Example 13 To a 200 ml glass autoclave was added 5.0 g (SnCl ₄ : 7.1 mmol) of the resin complex prepared in Reference Example 1 and 104 g (1.0 mol) of styrene, and the reaction was carried out at 100 ° C. for 3 hours. went. The obtained polymer was dissolved in THF, the resin complex was collected by filtration, and then GPC measurement was performed. As a result, it was found that polystyrene having a number average molecular weight of 7800 was obtained.

Example 14 To a 200 ml glass autoclave, 5.0 g (SnCl ₄ : 7.1 mmol) of the resin complex prepared in Reference Example 1 and 114 g (1.0 mol) of caprolactone were added, and 60
The reaction was performed at 4 ° C. for 4 hours. The obtained polymer was dissolved in THF, the resin complex was collected by filtration, and GPC measurement was performed. As a result, it was found that polycaprolactone having a number average molecular weight of 2800 was obtained.

[0079]

INDUSTRIAL APPLICABILITY The complex consisting of a metal halide and a quaternary salt type ion exchange resin, which has not been used for catalytic purposes until now, has been found by the present invention. Acts as.

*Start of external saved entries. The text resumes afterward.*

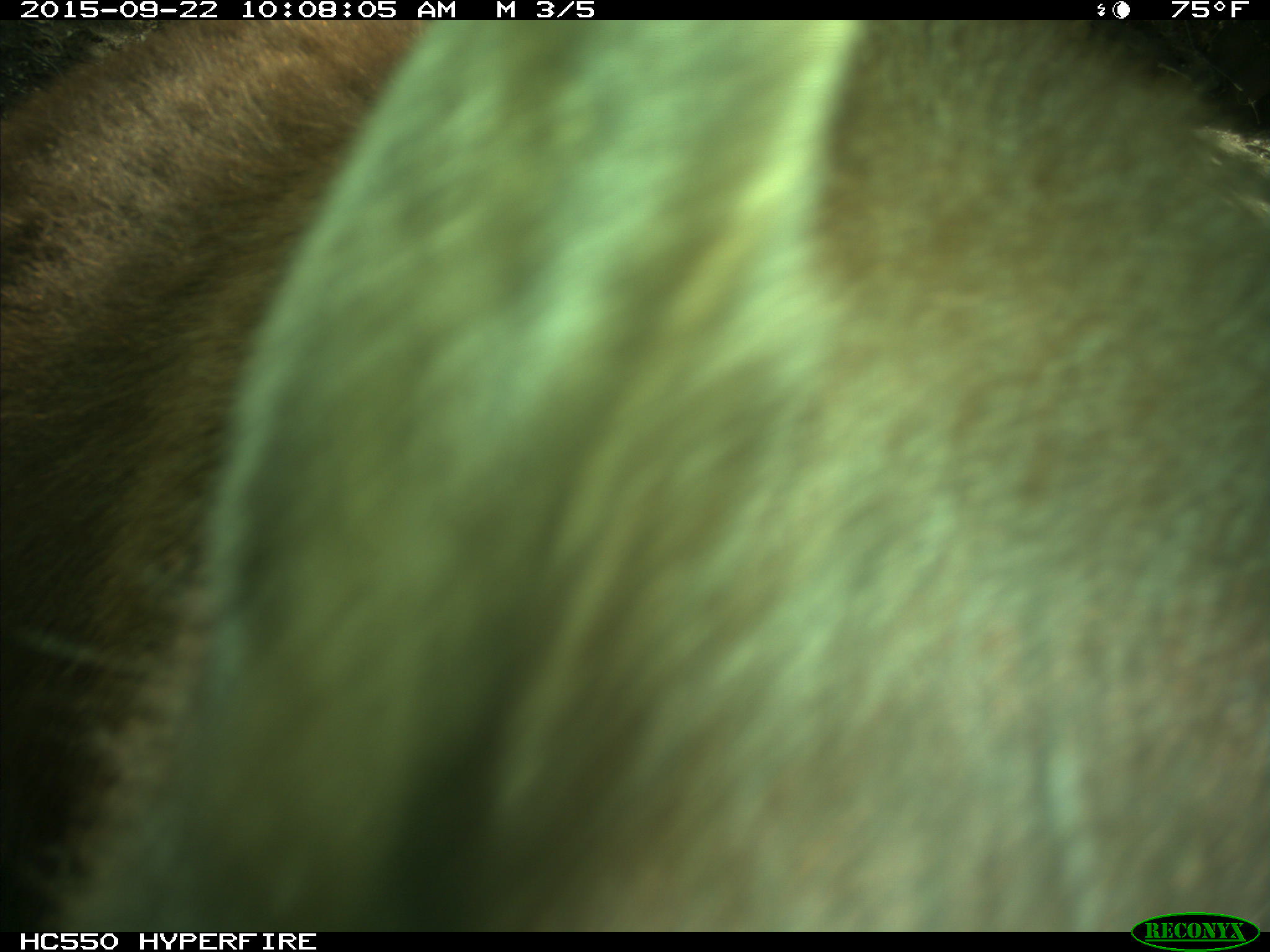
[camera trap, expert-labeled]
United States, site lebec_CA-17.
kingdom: Animalia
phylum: Chordata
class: Mammalia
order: Carnivora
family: Ursidae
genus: Ursus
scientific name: Ursus americanus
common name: american black bear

The complex catalyst can be used as a catalyst even in the presence of water. further,
Since the complex catalyst is a solid substance, it can be separated from the reaction solution after the reaction by a simple method such as filtration or decantation and can be reused.

Claims (10)

[Claims] 1. A compound of the general formula (I) (In the formula, M represents at least one metal selected from the group consisting of elements from Group A to Group VB of the periodic table, X ₁ represents a halogen atom, and q is an integer equal to the valence number of M. A Lewis acid catalyst comprising a metal halide represented by: and a quaternary salt type anion exchange resin. 2. The metal halide is Sn, Ga, In,
Sc, Fe, Al, B, Zn, Ti, Zr, Sb, C
The catalyst according to claim 1, which is a halide of at least one metal selected from the group consisting of d, Y and lanthanoid metals. 3. The catalyst according to claim 1, which is used for an ene reaction. 4. The catalyst for ene reaction according to claim 1, wherein the metal halide is a halide of at least one metal selected from the group consisting of Sn, Ga, In and Sc. 5. The catalyst according to claim 1, which is used for a Diels-Alder reaction. 6. The metal halide is Fe, Zn, Al,
The catalyst for Diels-Alder reaction according to claim 1, which is a halide of at least one metal selected from the group consisting of Ti, Zr, Sn, Ga, In and Sc. 7. The catalyst according to claim 1, which is used for Friedel-Crafts alkylation reaction. 8. The metal halide is Fe, Zn, Al,
The catalyst for Friedel-Crafts alkylation reaction according to claim 1, which is a halide of at least one metal selected from the group consisting of Ti, Zr, Sn, Ga, In and Sc. 9. The catalyst according to claim 1, which is used for a cationic polymerization reaction. 10. The metal halide is Fe, Al, T.
The catalyst for cationic polymerization reaction according to claim 1, which is a halide of at least one metal selected from the group consisting of i, B, Zr, Sn, Ga and Sb.